Exercise materials >>
BEGIN

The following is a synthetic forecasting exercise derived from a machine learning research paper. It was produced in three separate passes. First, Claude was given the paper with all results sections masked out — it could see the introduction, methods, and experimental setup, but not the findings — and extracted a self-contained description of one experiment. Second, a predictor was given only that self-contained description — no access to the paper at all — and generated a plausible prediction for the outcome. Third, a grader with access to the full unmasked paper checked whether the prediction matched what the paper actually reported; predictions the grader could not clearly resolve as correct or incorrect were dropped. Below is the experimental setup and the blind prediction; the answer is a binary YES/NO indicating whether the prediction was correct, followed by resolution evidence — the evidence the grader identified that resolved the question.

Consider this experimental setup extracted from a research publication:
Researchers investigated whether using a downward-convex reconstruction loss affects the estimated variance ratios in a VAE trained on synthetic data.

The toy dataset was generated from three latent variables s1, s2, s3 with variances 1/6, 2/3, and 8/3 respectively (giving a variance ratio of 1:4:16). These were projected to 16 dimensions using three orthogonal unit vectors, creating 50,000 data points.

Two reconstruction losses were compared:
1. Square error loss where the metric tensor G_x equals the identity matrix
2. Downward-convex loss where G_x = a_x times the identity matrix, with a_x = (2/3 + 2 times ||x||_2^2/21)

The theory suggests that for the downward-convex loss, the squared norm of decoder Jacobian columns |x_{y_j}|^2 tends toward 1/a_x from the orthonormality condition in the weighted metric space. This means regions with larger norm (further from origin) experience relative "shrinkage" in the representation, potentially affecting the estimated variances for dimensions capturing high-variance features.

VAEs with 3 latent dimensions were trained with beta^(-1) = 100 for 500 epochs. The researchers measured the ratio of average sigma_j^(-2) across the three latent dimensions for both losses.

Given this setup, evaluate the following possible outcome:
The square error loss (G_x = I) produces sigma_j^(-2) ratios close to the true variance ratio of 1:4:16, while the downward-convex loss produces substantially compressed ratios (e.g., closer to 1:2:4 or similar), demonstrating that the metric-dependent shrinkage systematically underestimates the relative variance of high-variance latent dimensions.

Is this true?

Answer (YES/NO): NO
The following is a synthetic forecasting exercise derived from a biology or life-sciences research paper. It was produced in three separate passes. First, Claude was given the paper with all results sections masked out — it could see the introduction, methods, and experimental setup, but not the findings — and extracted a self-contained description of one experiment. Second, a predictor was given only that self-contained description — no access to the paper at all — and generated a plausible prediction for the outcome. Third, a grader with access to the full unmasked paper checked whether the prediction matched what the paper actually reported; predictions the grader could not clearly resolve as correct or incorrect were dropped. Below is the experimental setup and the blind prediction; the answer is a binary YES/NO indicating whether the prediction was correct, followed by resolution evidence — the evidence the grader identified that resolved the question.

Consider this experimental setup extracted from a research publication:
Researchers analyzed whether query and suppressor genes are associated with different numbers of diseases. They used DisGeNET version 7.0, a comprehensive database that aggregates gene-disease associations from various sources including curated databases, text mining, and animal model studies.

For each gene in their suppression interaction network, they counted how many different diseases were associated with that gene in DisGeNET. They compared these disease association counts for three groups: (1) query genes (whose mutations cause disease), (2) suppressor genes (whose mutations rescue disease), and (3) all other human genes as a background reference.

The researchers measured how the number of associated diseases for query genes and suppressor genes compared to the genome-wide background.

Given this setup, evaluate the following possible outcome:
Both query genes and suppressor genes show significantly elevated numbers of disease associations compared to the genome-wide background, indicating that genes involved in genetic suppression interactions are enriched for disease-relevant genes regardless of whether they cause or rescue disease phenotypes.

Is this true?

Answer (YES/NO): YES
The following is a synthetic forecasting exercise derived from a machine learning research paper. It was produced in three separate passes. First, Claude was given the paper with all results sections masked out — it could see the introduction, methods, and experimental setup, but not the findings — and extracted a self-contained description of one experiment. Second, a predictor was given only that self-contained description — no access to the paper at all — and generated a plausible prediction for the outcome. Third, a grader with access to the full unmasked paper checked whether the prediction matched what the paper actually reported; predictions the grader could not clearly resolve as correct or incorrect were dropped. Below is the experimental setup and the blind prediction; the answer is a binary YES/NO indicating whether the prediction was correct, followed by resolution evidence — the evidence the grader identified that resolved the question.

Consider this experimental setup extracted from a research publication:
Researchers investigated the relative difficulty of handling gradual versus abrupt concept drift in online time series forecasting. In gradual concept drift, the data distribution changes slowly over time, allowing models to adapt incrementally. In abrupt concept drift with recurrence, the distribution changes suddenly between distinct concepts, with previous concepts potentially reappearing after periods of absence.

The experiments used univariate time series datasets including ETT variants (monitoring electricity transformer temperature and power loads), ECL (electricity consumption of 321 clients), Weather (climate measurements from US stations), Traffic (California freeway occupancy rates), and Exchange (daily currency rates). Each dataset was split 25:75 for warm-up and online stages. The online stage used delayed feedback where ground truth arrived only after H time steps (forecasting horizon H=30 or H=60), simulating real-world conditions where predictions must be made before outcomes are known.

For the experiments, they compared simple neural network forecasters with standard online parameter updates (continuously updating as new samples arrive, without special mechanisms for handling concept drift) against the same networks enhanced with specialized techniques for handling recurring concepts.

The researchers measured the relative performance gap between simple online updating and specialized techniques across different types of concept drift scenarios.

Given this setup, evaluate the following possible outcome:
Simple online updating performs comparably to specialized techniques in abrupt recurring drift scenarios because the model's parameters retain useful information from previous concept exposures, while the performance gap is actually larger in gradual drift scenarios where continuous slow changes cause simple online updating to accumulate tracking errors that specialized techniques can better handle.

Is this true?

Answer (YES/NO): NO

END

Problem details >>
Each entry needs to be transcribed exactly.

Result >>
The following is a synthetic forecasting exercise derived from a machine learning research paper. It was produced in three separate passes. First, Claude was given the paper with all results sections masked out — it could see the introduction, methods, and experimental setup, but not the findings — and extracted a self-contained description of one experiment. Second, a predictor was given only that self-contained description — no access to the paper at all — and generated a plausible prediction for the outcome. Third, a grader with access to the full unmasked paper checked whether the prediction matched what the paper actually reported; predictions the grader could not clearly resolve as correct or incorrect were dropped. Below is the experimental setup and the blind prediction; the answer is a binary YES/NO indicating whether the prediction was correct, followed by resolution evidence — the evidence the grader identified that resolved the question.

Consider this experimental setup extracted from a research publication:
Researchers investigated whether using a downward-convex reconstruction loss affects the estimated variance ratios in a VAE trained on synthetic data.

The toy dataset was generated from three latent variables s1, s2, s3 with variances 1/6, 2/3, and 8/3 respectively (giving a variance ratio of 1:4:16). These were projected to 16 dimensions using three orthogonal unit vectors, creating 50,000 data points.

Two reconstruction losses were compared:
1. Square error loss where the metric tensor G_x equals the identity matrix
2. Downward-convex loss where G_x = a_x times the identity matrix, with a_x = (2/3 + 2 times ||x||_2^2/21)

The theory suggests that for the downward-convex loss, the squared norm of decoder Jacobian columns |x_{y_j}|^2 tends toward 1/a_x from the orthonormality condition in the weighted metric space. This means regions with larger norm (further from origin) experience relative "shrinkage" in the representation, potentially affecting the estimated variances for dimensions capturing high-variance features.

VAEs with 3 latent dimensions were trained with beta^(-1) = 100 for 500 epochs. The researchers measured the ratio of average sigma_j^(-2) across the three latent dimensions for both losses.

Given this setup, evaluate the following possible outcome:
The square error loss (G_x = I) produces sigma_j^(-2) ratios close to the true variance ratio of 1:4:16, while the downward-convex loss produces substantially compressed ratios (e.g., closer to 1:2:4 or similar), demonstrating that the metric-dependent shrinkage systematically underestimates the relative variance of high-variance latent dimensions.

Is this true?

Answer (YES/NO): NO
The following is a synthetic forecasting exercise derived from a biology or life-sciences research paper. It was produced in three separate passes. First, Claude was given the paper with all results sections masked out — it could see the introduction, methods, and experimental setup, but not the findings — and extracted a self-contained description of one experiment. Second, a predictor was given only that self-contained description — no access to the paper at all — and generated a plausible prediction for the outcome. Third, a grader with access to the full unmasked paper checked whether the prediction matched what the paper actually reported; predictions the grader could not clearly resolve as correct or incorrect were dropped. Below is the experimental setup and the blind prediction; the answer is a binary YES/NO indicating whether the prediction was correct, followed by resolution evidence — the evidence the grader identified that resolved the question.

Consider this experimental setup extracted from a research publication:
Researchers analyzed whether query and suppressor genes are associated with different numbers of diseases. They used DisGeNET version 7.0, a comprehensive database that aggregates gene-disease associations from various sources including curated databases, text mining, and animal model studies.

For each gene in their suppression interaction network, they counted how many different diseases were associated with that gene in DisGeNET. They compared these disease association counts for three groups: (1) query genes (whose mutations cause disease), (2) suppressor genes (whose mutations rescue disease), and (3) all other human genes as a background reference.

The researchers measured how the number of associated diseases for query genes and suppressor genes compared to the genome-wide background.

Given this setup, evaluate the following possible outcome:
Both query genes and suppressor genes show significantly elevated numbers of disease associations compared to the genome-wide background, indicating that genes involved in genetic suppression interactions are enriched for disease-relevant genes regardless of whether they cause or rescue disease phenotypes.

Is this true?

Answer (YES/NO): YES
The following is a synthetic forecasting exercise derived from a machine learning research paper. It was produced in three separate passes. First, Claude was given the paper with all results sections masked out — it could see the introduction, methods, and experimental setup, but not the findings — and extracted a self-contained description of one experiment. Second, a predictor was given only that self-contained description — no access to the paper at all — and generated a plausible prediction for the outcome. Third, a grader with access to the full unmasked paper checked whether the prediction matched what the paper actually reported; predictions the grader could not clearly resolve as correct or incorrect were dropped. Below is the experimental setup and the blind prediction; the answer is a binary YES/NO indicating whether the prediction was correct, followed by resolution evidence — the evidence the grader identified that resolved the question.

Consider this experimental setup extracted from a research publication:
Researchers investigated the relative difficulty of handling gradual versus abrupt concept drift in online time series forecasting. In gradual concept drift, the data distribution changes slowly over time, allowing models to adapt incrementally. In abrupt concept drift with recurrence, the distribution changes suddenly between distinct concepts, with previous concepts potentially reappearing after periods of absence.

The experiments used univariate time series datasets including ETT variants (monitoring electricity transformer temperature and power loads), ECL (electricity consumption of 321 clients), Weather (climate measurements from US stations), Traffic (California freeway occupancy rates), and Exchange (daily currency rates). Each dataset was split 25:75 for warm-up and online stages. The online stage used delayed feedback where ground truth arrived only after H time steps (forecasting horizon H=30 or H=60), simulating real-world conditions where predictions must be made before outcomes are known.

For the experiments, they compared simple neural network forecasters with standard online parameter updates (continuously updating as new samples arrive, without special mechanisms for handling concept drift) against the same networks enhanced with specialized techniques for handling recurring concepts.

The researchers measured the relative performance gap between simple online updating and specialized techniques across different types of concept drift scenarios.

Given this setup, evaluate the following possible outcome:
Simple online updating performs comparably to specialized techniques in abrupt recurring drift scenarios because the model's parameters retain useful information from previous concept exposures, while the performance gap is actually larger in gradual drift scenarios where continuous slow changes cause simple online updating to accumulate tracking errors that specialized techniques can better handle.

Is this true?

Answer (YES/NO): NO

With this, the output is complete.